The console output is showing a few samples count reports related to the processing performed on the datasets

  1. The first report relates to the unfiltered dataset, i.e., the monolithic parquet files obtained consolidating all JSON files but before applying any curation. At first glance, it looks like this dataset has a lot of flows. However, the following report shows the number of packets per flow and suggests that there are many flows which are very short.

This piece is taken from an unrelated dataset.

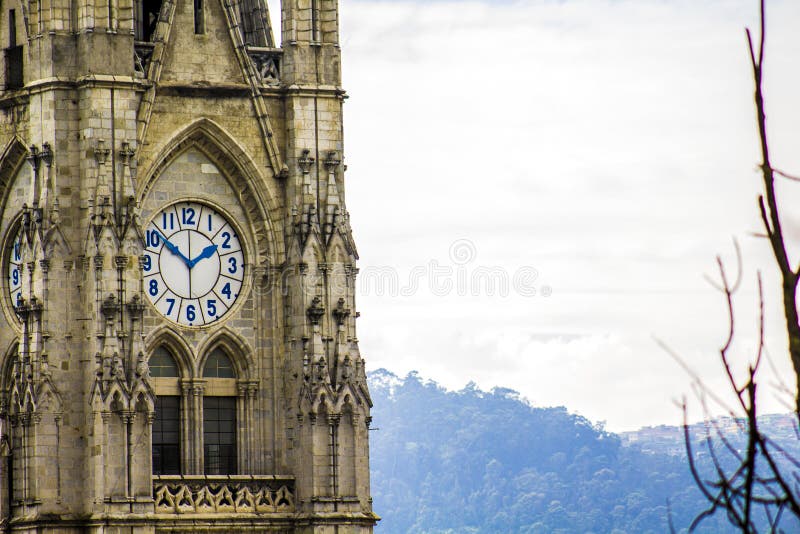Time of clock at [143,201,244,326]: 1:50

  2. The second and third group of reports show similar information to the first group but relates to the filtering out of flows with less than 10 and 1,000 packets.

  3. The last report shows the number of train/validation/test samples by each application for the first split (the same counters are true for all splits) when focusing on flows with more than 1,000 packets.